* [Assigned task A]: According to the news report below, in which courthouse did the federal trial begin?
* [Assigned task B]: Please output the stretch of the news report from "Salvador Salas, 31, is" through "and their testimony.".

Inset: Salvador Salas Field: Federal courthouse in Casper (Casper Police Department; Oil City News)

CASPER, Wyo. — The federal trial of a Natrona County man accused of filming sex acts with a 13-year-old girl began Monday at the Ewing T. Kerr Federal Courthouse in Casper.

Salvador Salas, 31, is charged with one count of possessing child pornography and five counts of producing child pornography. The combined charges could carry a penalty of life in prison.

Salas is presumed innocent until proven guilty.

In opening arguments, federal prosecutor Christyne Martens told the jury how the government would structure its narrative of the investigation undertaken by the Casper Police Department and Wyoming Division of Criminal Investigation. She said the government would introduce state lab tests, a taped admission, and dozens of files seized from electronics into evidence.

Defense Attorney Mark Hardee, the latest on the case, reminded the jury that Salas is innocent until proven guilty and it was the government’s burden to prove “each and every element beyond a reasonable doubt.” Hardee said their duty was to scrutinize the witnesses and their testimony.

Spatial grounding data

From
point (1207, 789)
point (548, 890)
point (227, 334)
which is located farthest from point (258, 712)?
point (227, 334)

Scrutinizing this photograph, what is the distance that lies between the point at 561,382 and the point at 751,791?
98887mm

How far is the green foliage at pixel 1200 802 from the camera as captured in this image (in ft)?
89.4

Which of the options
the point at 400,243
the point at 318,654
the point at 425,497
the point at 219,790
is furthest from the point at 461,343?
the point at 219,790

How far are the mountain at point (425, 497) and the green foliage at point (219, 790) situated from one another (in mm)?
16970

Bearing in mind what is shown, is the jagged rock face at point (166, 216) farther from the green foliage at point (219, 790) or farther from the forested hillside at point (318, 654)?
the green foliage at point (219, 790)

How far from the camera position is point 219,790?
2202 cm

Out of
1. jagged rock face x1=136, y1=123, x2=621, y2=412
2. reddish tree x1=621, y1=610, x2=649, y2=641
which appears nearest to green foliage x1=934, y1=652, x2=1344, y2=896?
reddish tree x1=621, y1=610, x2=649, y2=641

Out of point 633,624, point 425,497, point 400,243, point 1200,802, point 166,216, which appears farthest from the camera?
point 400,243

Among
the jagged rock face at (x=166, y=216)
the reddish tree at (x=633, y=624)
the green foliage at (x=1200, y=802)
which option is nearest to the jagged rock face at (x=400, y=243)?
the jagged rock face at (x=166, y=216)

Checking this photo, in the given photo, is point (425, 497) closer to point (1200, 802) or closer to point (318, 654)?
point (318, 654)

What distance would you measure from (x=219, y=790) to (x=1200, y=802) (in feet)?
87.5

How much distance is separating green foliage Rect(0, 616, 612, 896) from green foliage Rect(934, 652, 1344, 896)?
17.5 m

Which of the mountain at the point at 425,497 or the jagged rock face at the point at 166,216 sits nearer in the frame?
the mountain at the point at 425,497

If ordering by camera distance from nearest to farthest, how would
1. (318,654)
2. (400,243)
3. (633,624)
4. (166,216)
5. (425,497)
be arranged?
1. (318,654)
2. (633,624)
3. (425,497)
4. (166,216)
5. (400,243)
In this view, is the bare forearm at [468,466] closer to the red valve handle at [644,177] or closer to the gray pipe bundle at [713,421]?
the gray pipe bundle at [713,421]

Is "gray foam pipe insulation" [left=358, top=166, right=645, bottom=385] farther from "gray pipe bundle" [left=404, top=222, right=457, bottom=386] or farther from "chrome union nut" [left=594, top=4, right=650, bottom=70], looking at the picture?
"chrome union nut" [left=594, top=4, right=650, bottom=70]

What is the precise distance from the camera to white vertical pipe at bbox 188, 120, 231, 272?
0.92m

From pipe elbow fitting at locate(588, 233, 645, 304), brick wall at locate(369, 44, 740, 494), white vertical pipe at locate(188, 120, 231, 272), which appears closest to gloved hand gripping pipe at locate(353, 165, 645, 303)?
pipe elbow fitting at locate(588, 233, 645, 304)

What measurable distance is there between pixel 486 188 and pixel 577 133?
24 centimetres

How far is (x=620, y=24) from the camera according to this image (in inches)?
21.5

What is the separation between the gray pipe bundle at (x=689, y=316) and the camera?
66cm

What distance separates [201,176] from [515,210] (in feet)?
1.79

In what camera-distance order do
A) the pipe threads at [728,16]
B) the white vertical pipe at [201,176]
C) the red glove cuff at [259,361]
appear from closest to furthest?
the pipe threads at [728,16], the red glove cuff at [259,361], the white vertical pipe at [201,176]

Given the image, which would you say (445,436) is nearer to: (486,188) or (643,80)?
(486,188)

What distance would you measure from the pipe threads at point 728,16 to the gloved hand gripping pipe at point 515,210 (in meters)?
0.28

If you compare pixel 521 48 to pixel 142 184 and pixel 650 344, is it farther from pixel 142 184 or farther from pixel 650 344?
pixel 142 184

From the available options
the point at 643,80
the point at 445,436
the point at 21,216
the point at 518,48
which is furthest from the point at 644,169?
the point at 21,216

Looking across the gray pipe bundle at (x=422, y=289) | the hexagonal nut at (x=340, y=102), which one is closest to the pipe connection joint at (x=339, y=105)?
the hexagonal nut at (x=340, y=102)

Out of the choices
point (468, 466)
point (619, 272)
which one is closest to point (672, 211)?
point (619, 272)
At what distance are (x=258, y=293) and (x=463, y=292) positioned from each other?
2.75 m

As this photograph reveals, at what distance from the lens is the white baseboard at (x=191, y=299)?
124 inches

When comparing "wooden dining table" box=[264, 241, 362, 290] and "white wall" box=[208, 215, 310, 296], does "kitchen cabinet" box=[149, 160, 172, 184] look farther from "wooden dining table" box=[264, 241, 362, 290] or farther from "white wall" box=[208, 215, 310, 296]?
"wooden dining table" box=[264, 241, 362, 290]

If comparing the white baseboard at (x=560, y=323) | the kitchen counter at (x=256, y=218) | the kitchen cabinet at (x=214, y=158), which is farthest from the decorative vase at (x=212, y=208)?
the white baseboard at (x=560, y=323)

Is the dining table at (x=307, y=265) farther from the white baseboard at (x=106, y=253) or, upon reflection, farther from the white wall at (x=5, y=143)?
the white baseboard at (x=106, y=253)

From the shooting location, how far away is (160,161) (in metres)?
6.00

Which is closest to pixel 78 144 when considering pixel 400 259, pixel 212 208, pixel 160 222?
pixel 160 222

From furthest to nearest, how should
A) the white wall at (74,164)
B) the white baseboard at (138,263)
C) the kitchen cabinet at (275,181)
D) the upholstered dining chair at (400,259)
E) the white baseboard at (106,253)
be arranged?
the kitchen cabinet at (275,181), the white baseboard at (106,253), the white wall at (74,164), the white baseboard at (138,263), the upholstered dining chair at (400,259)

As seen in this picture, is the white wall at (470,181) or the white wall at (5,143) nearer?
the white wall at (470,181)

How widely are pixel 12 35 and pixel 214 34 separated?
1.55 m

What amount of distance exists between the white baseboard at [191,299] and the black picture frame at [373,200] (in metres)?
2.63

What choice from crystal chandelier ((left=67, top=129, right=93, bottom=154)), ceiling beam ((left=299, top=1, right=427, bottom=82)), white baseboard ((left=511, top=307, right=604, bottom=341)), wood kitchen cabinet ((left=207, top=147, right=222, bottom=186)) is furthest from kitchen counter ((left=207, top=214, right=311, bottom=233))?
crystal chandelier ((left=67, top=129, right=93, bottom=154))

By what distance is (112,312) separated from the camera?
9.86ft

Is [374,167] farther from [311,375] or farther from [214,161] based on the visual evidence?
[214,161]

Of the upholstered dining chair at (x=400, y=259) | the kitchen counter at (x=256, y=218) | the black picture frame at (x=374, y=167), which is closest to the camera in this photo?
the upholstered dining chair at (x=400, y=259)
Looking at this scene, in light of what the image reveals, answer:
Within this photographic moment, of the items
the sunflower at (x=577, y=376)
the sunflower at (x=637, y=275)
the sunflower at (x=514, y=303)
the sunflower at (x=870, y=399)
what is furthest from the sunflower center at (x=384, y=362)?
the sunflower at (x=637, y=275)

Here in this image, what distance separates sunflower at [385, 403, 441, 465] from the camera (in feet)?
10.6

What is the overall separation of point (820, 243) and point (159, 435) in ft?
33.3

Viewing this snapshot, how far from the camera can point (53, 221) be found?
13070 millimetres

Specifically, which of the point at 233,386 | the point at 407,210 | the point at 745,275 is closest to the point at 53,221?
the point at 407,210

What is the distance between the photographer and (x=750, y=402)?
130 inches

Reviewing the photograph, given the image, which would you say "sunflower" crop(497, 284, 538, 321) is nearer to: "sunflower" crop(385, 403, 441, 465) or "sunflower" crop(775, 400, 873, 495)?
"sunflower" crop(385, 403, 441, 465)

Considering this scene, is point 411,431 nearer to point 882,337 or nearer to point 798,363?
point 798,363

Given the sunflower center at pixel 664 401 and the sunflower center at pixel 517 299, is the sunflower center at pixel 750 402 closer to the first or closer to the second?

* [Exercise solution A]: The Ewing T. Kerr Federal Courthouse in Casper.

* [Exercise solution B]:
Salvador Salas, 31, is charged with one count of possessing child pornography and five counts of producing child pornography. The combined charges could carry a penalty of life in prison.

Salas is presumed innocent until proven guilty.

In opening arguments, federal prosecutor Christyne Martens told the jury how the government would structure its narrative of the investigation undertaken by the Casper Police Department and Wyoming Division of Criminal Investigation. She said the government would introduce state lab tests, a taped admission, and dozens of files seized from electronics into evidence.

Defense Attorney Mark Hardee, the latest on the case, reminded the jury that Salas is innocent until proven guilty and it was the government’s burden to prove “each and every element beyond a reasonable doubt.” Hardee said their duty was to scrutinize the witnesses and their testimony.